:: Data under study ::
Segment Open

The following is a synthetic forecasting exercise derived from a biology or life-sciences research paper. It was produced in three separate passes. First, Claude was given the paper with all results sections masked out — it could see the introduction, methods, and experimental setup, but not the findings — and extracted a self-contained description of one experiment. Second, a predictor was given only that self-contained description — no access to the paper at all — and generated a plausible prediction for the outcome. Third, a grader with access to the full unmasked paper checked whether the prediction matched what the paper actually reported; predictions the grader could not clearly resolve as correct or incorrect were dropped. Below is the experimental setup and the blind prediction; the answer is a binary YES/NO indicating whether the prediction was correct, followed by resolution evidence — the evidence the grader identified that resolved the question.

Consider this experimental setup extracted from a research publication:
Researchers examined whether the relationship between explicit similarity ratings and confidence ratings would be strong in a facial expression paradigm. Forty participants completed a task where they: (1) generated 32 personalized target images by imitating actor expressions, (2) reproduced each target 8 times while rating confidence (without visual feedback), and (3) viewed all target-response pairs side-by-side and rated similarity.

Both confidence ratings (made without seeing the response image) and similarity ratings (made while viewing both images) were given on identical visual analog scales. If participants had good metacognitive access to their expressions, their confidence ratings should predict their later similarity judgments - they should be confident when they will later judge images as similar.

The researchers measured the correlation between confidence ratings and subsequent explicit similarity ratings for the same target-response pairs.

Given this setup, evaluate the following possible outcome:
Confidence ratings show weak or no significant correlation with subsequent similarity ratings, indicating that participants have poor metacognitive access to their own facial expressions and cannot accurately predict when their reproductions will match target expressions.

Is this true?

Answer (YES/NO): NO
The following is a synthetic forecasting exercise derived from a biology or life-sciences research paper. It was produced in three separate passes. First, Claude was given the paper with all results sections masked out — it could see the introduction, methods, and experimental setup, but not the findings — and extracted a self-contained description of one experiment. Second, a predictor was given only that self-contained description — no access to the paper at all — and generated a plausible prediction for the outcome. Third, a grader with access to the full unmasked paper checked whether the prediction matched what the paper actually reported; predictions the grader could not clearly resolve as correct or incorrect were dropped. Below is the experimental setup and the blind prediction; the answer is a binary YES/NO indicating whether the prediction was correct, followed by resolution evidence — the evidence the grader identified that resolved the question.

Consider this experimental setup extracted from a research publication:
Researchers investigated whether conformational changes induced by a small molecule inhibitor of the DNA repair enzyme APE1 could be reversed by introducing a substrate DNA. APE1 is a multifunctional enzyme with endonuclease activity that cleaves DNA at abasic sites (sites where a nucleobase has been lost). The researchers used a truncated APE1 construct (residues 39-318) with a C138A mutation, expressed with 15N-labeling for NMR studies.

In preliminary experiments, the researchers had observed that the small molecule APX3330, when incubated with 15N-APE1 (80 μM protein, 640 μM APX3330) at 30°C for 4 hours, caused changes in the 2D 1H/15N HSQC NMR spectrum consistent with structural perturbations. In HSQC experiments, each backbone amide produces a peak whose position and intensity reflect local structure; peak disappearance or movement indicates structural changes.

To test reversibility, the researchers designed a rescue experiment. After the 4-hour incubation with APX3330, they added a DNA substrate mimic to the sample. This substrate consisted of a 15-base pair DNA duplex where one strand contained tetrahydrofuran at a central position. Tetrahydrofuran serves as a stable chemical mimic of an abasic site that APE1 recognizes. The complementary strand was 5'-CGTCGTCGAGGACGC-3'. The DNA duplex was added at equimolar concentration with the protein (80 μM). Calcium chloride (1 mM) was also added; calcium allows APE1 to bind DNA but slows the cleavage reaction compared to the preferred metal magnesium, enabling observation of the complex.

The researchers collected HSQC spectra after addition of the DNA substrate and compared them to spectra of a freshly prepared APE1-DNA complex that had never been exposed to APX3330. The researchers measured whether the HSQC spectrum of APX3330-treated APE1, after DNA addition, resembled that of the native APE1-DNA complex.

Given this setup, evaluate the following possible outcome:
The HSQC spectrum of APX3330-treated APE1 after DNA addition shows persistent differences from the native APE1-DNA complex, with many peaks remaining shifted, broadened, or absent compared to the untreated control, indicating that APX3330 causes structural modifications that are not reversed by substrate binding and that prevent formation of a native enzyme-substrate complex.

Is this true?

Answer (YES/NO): NO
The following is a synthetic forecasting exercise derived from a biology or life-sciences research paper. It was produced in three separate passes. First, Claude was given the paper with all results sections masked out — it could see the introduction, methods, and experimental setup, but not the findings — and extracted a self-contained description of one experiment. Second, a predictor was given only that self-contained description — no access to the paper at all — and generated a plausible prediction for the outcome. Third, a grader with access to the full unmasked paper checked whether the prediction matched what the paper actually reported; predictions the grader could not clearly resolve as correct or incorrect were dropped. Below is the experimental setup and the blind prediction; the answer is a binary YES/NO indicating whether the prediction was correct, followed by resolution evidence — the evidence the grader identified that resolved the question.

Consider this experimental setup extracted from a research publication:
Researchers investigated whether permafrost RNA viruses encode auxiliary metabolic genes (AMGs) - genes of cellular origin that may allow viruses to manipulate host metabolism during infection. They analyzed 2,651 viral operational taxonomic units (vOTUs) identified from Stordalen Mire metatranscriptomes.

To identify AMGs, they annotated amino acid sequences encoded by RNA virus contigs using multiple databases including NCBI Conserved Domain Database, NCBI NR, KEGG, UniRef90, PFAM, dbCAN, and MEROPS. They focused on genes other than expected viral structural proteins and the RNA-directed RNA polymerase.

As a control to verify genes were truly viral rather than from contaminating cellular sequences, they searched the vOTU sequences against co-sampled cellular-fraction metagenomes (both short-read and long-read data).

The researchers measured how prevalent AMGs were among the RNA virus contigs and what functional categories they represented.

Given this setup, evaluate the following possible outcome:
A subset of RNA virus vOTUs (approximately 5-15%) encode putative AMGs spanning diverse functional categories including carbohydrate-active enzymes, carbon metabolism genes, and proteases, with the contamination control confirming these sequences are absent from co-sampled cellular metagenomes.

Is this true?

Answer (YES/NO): NO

Segment Closed

:: Task instructions ::
Please copy every line from the entries that includes the word "been".

:: Response ::
Researchers investigated whether conformational changes induced by a small molecule inhibitor of the DNA repair enzyme APE1 could be reversed by introducing a substrate DNA. APE1 is a multifunctional enzyme with endonuclease activity that cleaves DNA at abasic sites (sites where a nucleobase has been lost). The researchers used a truncated APE1 construct (residues 39-318) with a C138A mutation, expressed with 15N-labeling for NMR studies.
The researchers collected HSQC spectra after addition of the DNA substrate and compared them to spectra of a freshly prepared APE1-DNA complex that had never been exposed to APX3330. The researchers measured whether the HSQC spectrum of APX3330-treated APE1, after DNA addition, resembled that of the native APE1-DNA complex.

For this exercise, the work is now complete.